* [Selected passage]
• • • • • • •

Liquidity is the ability to turn any asset into cash.

The easier it is to turn an asset into cash, the more of a liquid asset it is.

Is real estate a liquid investment?

The short answer is no. Real estate is not a liquid asset class. But there's a catch – that's actually a good thing.

Common sense says people want to have liquid investments. You want to be able to convert things into cash if you need to, right?

That's one reason why people have been in the stock market for so long. With the stock market, you can press the sell button, someone sells your ownership in a company, and you convert it to cash.

The reality, though (there is some data to back this up) it’s not such a good thing. The reason is, we have emotions. We’re emotional creatures, and our emotions often drive us to do things that don't make a lot of sense.

People tend to buy at the high points in asset cycles, and they tend to sell at the low point.

If you want proof, just look at the housing crash in 2008. In the years building up to it, when there was a giant bubble building, things were super expensive, yet people were buying left and right.

Right after the crash, every single home, every single apartment building was effectively on sale, people were scared, and they didn't want to buy. They were acting with their emotions. They were buying it high, and they were selling it low.

• • • • • • •

* [Data lines]
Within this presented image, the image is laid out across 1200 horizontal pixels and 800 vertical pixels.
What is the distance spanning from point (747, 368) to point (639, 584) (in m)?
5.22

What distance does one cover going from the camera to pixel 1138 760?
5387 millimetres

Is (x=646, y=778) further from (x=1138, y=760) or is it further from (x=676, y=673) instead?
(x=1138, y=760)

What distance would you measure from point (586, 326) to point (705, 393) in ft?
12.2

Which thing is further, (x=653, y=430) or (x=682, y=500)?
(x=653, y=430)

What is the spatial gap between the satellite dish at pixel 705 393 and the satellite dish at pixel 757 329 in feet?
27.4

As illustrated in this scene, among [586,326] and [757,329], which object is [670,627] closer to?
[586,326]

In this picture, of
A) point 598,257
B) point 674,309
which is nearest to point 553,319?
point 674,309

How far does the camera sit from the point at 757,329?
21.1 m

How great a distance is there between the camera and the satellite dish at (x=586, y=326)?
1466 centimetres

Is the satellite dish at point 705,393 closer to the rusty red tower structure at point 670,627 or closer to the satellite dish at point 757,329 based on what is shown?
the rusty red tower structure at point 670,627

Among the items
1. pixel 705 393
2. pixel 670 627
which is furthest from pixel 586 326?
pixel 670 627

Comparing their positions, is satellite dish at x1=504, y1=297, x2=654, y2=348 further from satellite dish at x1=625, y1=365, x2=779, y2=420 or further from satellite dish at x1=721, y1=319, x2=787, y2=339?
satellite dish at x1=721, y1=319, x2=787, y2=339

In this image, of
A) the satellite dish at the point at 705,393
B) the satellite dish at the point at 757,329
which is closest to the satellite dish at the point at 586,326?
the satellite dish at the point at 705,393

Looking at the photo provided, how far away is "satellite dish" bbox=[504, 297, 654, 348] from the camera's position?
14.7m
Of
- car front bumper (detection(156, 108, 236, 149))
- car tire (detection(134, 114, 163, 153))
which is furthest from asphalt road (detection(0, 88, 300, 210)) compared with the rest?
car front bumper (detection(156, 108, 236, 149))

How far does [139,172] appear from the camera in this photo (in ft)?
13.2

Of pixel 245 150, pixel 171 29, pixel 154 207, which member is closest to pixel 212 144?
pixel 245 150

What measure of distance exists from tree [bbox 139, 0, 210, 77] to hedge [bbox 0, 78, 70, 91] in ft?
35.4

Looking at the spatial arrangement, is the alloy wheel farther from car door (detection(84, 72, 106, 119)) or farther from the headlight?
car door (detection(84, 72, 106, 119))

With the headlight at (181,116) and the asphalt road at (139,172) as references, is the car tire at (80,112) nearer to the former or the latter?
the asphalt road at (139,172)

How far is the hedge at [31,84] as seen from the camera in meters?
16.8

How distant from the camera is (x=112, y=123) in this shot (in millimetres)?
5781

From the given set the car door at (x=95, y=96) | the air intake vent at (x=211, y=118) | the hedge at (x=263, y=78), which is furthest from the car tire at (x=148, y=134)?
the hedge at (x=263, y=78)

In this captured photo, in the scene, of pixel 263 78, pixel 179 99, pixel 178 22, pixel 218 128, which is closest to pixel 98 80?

• • • • • • •

* [Parts of the exercise]
[a] Reproduce the passage on real estate liquidity verbatim, between "Common sense says" and "lot of sense.", inclusive.
[b] Pick up the passage on real estate liquidity after its final sentence and carry it forward.

* [In response]
[a]
Common sense says people want to have liquid investments. You want to be able to convert things into cash if you need to, right?

That's one reason why people have been in the stock market for so long. With the stock market, you can press the sell button, someone sells your ownership in a company, and you convert it to cash.

The reality, though (there is some data to back this up) it’s not such a good thing. The reason is, we have emotions. We’re emotional creatures, and our emotions often drive us to do things that don't make a lot of sense.

[b]
So the illiquidity in real estate is actually a benefit because it prevents you from making emotional decisions that in the long term can hurt your financial well-being.

Back in September of 2021, there was some great data about the 20 year average of the S&P 500, which is a mixture of stocks. The average return in the S&P 500, If you bought it for January 1, and then 20 years later, you sold on December 31, was 7.7%.

But what type of financial performance did the average investor experience? The average investor got 4.8%. Why is that? Because they bought when it was high, and they sold when it was low.

So even though the market performed at a certain rate, the average investor experienced about 50% or 60% of that rate, because their emotions got in the way.

So, our advice is to stick with illiquid assets that don't allow your emotions to influence your investments.